### Your task:
Repeat every line of the material, character for character.

### Records for this task:
[Begin]
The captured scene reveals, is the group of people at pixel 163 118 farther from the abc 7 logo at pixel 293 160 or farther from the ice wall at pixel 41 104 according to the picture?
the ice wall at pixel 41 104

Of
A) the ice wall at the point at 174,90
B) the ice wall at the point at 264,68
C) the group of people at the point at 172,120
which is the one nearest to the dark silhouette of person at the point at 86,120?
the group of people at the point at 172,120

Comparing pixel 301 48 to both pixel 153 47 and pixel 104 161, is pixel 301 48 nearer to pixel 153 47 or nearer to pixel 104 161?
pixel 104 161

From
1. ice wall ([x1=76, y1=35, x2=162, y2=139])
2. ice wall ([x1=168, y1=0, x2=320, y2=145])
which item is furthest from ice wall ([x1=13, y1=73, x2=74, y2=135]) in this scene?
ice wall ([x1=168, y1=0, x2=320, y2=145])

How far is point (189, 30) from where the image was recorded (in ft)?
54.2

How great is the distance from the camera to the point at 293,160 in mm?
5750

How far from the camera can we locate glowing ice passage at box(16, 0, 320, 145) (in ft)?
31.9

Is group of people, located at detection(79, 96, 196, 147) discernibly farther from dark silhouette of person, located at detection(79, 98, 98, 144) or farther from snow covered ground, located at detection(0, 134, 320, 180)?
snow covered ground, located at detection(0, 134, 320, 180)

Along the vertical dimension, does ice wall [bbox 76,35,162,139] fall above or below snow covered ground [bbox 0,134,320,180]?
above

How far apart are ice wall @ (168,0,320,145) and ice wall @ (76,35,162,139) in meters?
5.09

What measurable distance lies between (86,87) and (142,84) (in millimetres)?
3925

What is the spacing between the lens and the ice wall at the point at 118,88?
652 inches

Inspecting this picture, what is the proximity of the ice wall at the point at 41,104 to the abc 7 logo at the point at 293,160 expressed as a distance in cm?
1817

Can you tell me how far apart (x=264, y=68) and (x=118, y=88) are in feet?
[End]
### Solution:
The captured scene reveals, is the group of people at pixel 163 118 farther from the abc 7 logo at pixel 293 160 or farther from the ice wall at pixel 41 104 according to the picture?
the ice wall at pixel 41 104

Of
A) the ice wall at the point at 174,90
B) the ice wall at the point at 264,68
C) the group of people at the point at 172,120
which is the one nearest to the dark silhouette of person at the point at 86,120?
the group of people at the point at 172,120

Comparing pixel 301 48 to both pixel 153 47 and pixel 104 161, is pixel 301 48 nearer to pixel 153 47 or nearer to pixel 104 161?
pixel 104 161

From
1. ice wall ([x1=76, y1=35, x2=162, y2=139])
2. ice wall ([x1=168, y1=0, x2=320, y2=145])
which item is furthest from ice wall ([x1=13, y1=73, x2=74, y2=135]) in this scene?
ice wall ([x1=168, y1=0, x2=320, y2=145])

How far is point (189, 30) from where the image was recorded (in ft)?
54.2

How great is the distance from the camera to the point at 293,160 in mm?
5750

How far from the camera can we locate glowing ice passage at box(16, 0, 320, 145) (in ft)?
31.9

Is group of people, located at detection(79, 96, 196, 147) discernibly farther from dark silhouette of person, located at detection(79, 98, 98, 144) or farther from snow covered ground, located at detection(0, 134, 320, 180)?
snow covered ground, located at detection(0, 134, 320, 180)

Along the vertical dimension, does ice wall [bbox 76,35,162,139] fall above or below snow covered ground [bbox 0,134,320,180]?
above

How far apart are ice wall @ (168,0,320,145) and ice wall @ (76,35,162,139) in meters?
5.09

What measurable distance lies between (86,87) and (142,84) (in millimetres)?
3925

What is the spacing between the lens and the ice wall at the point at 118,88?
652 inches

Inspecting this picture, what is the proximity of the ice wall at the point at 41,104 to the abc 7 logo at the point at 293,160 expressed as a distance in cm?
1817

Can you tell me how far apart (x=264, y=68) and (x=118, y=88) are in feet?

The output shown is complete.